One third of birthing parents has a traumatic birth.[i] [ii] [iii]
“The system is broken.”
One in 8 new parents enters parenthood with postpartum PTSD from the experience.[iv]
“The system is broken.”
Depending on where you live, one third, one half, or almost everyone has a surgical birth.[v]
“The system is broken.”
One in 6 women are abused during their births.[vi]
“The system is broken.”
If we say it enough, we might believe it. However, the “system” is decidedly NOT broken. It is doing exactly what it was set up to do by any means available to it.
The “system” is how we deliver maternity services. It began when male-midwives, those physicians who broke social etiquette, began attending women in birth. They were barbaric in means because they were sanctioned by the Catholic church to carry sharp instruments that women were forbidden to use. Male barber-surgeons, the Chamberlains, invented the forceps but kept their secret hidden for a century. A few centuries of witch hunts where midwives and female healers were persecuted and executed taught the public to shy away from learning these skills – if they were women.
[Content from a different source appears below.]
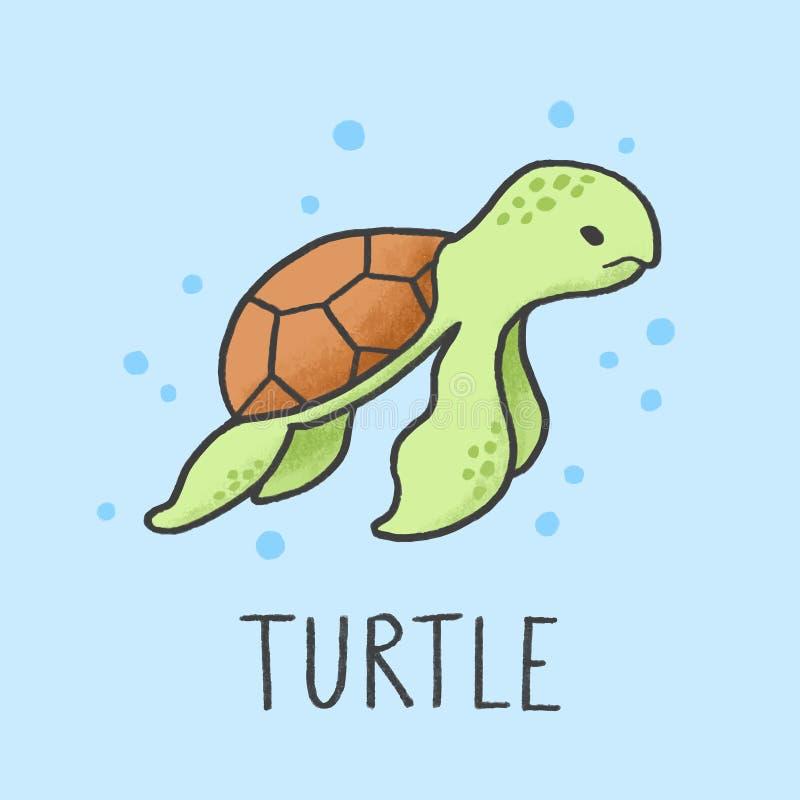 Estilo tirado dos desenhos animados da tartaruga mão bonito ilustração royalty free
The collusion of religion and medicine ensured that men gained and maintained a monopoly over sick care and what women were allowed to do with their own bodies.[vii]
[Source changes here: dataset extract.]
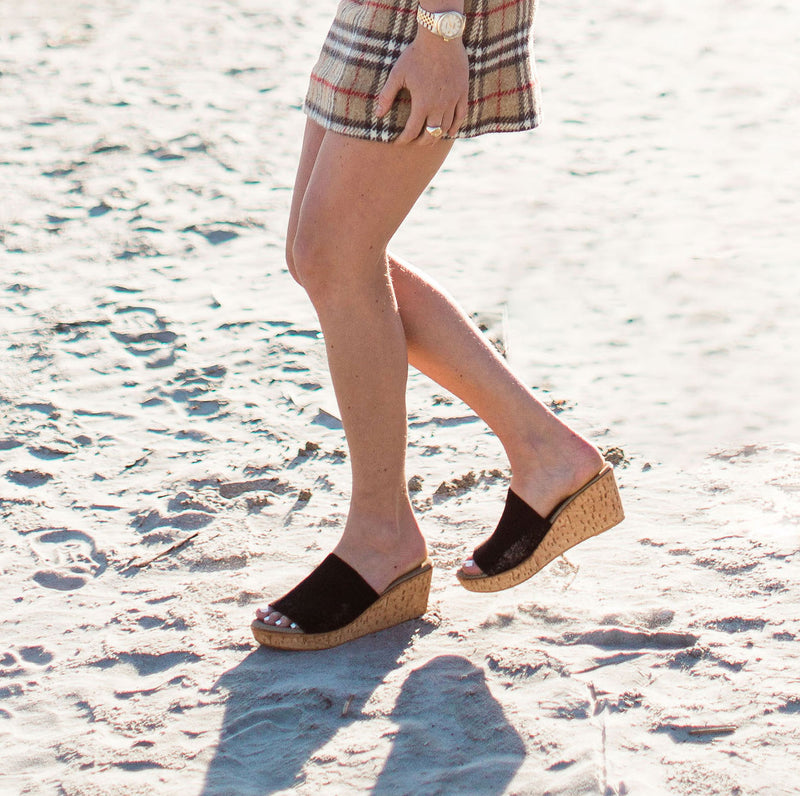 Kaylee, wedges shoes,  comfortable wedge shoes | Charleston Shoe Company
Eventually, through clever marketing, the male midwife became the preferred attendant as they were considered superior in intellect.[viii] [ix] Women were forbidden to attend universities, practice medicine, or serve in leadership in religions that ruled the western politic, thus unable to influence how women were treated in childbirth.[x]
Sure enough, these clever men discovered how much more profitable it was to bring birthing clients to them rather than going out to their homes.[xi] And so emerged the ‘lying-in’ hospital. The wholesale slaughter of women in these death traps was on par with the witch hunts of a few centuries prior. One in ten women died from puerperal fever, brought on by the unwashed hands of physicians who went from cadaver to the birthing vagina.[xii] Despite the protests of the offensive Semmelweis to wash their hands, ego and elitism prevented them from adopting this simple strategy for many more years thus ensuring the needless deaths of countless more women.[xiii]
Once chloroform and other means of anesthesia were available for use in childbirth, the medical societies lobbied the government to grant them exclusive access. Not that they were any more qualified to use these powerful drugs than any other discipline, they merely had the ear of those in power who made these decisions.[xiv] Next followed the most effective smear campaign in all of history to drive midwives and alternative healing modalities out of business. [xv] [xvi] By the end of WW2 the campaign was almost complete. Next came effective lobbying to ensure governments were only favourable to their approach and the money, legislations, and endorsements flowed to hospital based technocratic birth where the obstetrician is royalty.
Even today, midwives around the world are persecuted and legislated out of business for offering client-centred care and serving women outside of hospitals.
Leaning heavily on Henry Ford’s conveyor belt system of turning out cars, optimisations and standardisations were implemented to cut costs, increase revenue, and turn the business of birth into a well-oiled machine.[xvii]
What we have is an effective system of profit for those industry players who set it up this way.
Of course, women are abused in birth! It’s an effective means of getting them to submit to a routine, one-size-fits-all, conveyor belt, in-and-out, profitable baby factory.
Even the current schedule of prenatal visits has no basis in science, evidence, or benefit. It was created by those same male-midwives who took a good thing and made it $tandard. Certainly, diagnosing and treating medical issues is an important healthcare strategy, whether pregnant or not. In light of the evidence that today’s current schedule and routines have not produced the promised results of healthier pregnancies or births, the industry recommended and implemented a strategy to convince the public that the process of pregnancy could not be trusted to stay normal without their surveillance.[xviii]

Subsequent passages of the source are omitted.